> [DATA FOR THIS TASK]
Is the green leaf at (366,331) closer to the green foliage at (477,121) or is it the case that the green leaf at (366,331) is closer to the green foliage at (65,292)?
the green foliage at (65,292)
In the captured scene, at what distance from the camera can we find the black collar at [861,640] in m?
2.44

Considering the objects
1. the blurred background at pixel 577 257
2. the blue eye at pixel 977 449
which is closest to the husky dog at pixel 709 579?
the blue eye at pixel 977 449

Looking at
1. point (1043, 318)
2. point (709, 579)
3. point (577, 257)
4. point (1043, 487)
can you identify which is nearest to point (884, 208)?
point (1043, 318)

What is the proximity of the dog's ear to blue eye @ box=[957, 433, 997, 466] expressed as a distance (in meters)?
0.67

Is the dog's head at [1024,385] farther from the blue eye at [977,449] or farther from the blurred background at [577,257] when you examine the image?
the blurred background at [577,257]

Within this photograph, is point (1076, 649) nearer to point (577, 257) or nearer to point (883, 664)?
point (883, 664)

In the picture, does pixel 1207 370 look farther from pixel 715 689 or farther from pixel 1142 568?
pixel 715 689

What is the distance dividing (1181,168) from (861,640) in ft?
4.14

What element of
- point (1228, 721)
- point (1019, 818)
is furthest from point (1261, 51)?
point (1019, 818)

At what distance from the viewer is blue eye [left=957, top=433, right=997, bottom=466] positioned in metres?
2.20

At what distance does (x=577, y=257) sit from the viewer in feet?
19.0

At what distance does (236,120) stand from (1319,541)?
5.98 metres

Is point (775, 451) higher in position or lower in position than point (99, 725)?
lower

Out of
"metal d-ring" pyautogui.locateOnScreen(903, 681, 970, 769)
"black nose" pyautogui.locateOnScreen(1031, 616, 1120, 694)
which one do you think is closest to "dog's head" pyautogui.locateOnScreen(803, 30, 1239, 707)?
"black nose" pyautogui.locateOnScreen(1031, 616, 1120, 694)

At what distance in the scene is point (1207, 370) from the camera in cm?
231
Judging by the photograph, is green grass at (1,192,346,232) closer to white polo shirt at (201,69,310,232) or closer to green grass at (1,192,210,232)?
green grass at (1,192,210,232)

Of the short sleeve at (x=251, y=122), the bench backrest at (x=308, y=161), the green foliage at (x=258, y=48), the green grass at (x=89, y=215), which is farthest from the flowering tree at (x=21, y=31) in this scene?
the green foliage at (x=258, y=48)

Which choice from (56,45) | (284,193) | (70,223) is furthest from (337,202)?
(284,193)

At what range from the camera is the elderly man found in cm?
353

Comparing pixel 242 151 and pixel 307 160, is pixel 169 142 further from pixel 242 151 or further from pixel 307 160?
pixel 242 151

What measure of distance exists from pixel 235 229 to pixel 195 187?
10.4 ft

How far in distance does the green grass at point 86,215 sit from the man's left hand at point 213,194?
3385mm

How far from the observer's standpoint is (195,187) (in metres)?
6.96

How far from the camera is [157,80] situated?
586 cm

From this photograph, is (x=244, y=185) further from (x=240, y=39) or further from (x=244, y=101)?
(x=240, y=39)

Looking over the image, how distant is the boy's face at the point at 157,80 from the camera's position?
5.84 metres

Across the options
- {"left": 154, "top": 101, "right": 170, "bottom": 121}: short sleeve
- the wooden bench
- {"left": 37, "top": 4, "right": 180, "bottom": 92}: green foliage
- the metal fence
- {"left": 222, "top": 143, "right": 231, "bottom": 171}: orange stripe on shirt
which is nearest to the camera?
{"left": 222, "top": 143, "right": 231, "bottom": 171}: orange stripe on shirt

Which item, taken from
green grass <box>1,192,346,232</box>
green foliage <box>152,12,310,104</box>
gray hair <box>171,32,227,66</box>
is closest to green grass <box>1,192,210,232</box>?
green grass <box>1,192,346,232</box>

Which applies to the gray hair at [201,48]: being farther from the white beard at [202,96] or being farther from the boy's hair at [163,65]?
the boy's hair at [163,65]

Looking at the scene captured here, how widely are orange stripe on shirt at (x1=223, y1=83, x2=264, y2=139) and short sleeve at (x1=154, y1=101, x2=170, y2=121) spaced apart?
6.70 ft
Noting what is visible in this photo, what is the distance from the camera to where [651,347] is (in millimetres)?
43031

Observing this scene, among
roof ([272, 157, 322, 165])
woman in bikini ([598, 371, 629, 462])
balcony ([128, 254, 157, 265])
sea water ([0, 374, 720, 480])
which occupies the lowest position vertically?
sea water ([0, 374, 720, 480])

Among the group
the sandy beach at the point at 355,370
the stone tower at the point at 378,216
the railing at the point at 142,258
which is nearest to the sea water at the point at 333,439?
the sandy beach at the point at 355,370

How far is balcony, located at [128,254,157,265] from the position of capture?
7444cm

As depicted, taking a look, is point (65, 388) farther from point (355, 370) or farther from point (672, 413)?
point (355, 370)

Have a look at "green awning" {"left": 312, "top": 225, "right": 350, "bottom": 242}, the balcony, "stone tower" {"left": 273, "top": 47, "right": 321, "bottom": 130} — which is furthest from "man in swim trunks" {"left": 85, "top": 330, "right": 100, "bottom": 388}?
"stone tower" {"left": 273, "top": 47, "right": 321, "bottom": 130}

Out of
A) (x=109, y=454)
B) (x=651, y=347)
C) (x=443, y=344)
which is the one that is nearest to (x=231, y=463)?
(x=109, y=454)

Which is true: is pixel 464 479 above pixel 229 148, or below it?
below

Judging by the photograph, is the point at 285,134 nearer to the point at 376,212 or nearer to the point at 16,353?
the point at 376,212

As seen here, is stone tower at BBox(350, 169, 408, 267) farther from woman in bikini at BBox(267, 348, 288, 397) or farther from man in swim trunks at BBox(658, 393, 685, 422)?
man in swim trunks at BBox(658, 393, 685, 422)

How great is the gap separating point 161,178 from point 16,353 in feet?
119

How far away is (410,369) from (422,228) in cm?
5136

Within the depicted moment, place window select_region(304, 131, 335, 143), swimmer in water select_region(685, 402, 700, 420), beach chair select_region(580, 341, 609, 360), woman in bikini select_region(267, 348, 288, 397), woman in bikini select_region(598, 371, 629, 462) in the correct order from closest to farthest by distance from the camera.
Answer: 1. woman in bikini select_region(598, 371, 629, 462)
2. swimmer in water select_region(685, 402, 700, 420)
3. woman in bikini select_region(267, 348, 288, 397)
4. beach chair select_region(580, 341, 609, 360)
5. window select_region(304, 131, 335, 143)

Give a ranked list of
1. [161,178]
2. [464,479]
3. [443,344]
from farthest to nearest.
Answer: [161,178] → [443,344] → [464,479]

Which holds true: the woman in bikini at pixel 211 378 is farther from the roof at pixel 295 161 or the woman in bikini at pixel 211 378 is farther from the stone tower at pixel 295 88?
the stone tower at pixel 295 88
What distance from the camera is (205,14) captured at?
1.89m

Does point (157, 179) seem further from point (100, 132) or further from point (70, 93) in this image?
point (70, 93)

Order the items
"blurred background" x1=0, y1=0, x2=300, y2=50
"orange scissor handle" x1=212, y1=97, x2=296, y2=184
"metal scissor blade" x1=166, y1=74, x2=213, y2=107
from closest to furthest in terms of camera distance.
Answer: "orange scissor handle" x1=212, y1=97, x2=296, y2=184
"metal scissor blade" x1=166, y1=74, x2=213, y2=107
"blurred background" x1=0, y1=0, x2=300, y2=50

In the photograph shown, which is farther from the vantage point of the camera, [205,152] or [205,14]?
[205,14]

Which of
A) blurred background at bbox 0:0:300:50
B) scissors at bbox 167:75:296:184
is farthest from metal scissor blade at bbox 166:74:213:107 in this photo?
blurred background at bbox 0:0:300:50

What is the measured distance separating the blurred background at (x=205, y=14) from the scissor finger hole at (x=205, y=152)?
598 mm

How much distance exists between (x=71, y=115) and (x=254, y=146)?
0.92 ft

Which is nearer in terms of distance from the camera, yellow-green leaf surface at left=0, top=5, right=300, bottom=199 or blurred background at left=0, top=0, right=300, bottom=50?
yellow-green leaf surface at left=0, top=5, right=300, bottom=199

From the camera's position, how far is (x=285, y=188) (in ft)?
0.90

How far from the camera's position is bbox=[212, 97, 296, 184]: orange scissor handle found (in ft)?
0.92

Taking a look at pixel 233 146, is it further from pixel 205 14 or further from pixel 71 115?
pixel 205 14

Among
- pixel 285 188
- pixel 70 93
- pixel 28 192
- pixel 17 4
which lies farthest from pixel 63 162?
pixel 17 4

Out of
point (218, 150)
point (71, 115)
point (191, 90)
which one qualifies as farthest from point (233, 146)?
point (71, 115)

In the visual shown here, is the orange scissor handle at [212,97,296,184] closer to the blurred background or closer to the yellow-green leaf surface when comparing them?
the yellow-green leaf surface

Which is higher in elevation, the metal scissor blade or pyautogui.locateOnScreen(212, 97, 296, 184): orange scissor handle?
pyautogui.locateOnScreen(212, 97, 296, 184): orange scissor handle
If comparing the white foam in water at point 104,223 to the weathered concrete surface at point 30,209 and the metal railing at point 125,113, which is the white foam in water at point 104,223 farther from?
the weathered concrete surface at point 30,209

> [SET EXERCISE] Return the data from the line with "Which is nearer" through the end of the data, both included, exactly as they appear.

> [ANSWER FOR THE TASK]
Which is nearer in terms of distance from the camera, yellow-green leaf surface at left=0, top=5, right=300, bottom=199 or blurred background at left=0, top=0, right=300, bottom=50?
yellow-green leaf surface at left=0, top=5, right=300, bottom=199

From the camera's position, how far is (x=285, y=188) (in ft)?
0.90

How far from the camera's position is bbox=[212, 97, 296, 184]: orange scissor handle found (in ft)?
0.92

Taking a look at pixel 233 146, is it further from pixel 205 14 or further from pixel 71 115?
pixel 205 14

Among
- pixel 285 188
- pixel 70 93
- pixel 28 192
- pixel 17 4
which lies farthest from pixel 63 162?
pixel 17 4

Out of
point (218, 150)
point (71, 115)
point (191, 90)
which one qualifies as farthest from point (233, 146)?
point (71, 115)

In the visual shown here, is the orange scissor handle at [212,97,296,184] closer to the blurred background or closer to the yellow-green leaf surface when comparing them?
the yellow-green leaf surface

Which is higher in elevation, the metal scissor blade or pyautogui.locateOnScreen(212, 97, 296, 184): orange scissor handle?
pyautogui.locateOnScreen(212, 97, 296, 184): orange scissor handle
If comparing the white foam in water at point 104,223 to the weathered concrete surface at point 30,209 and the metal railing at point 125,113, which is the white foam in water at point 104,223 farther from?
the weathered concrete surface at point 30,209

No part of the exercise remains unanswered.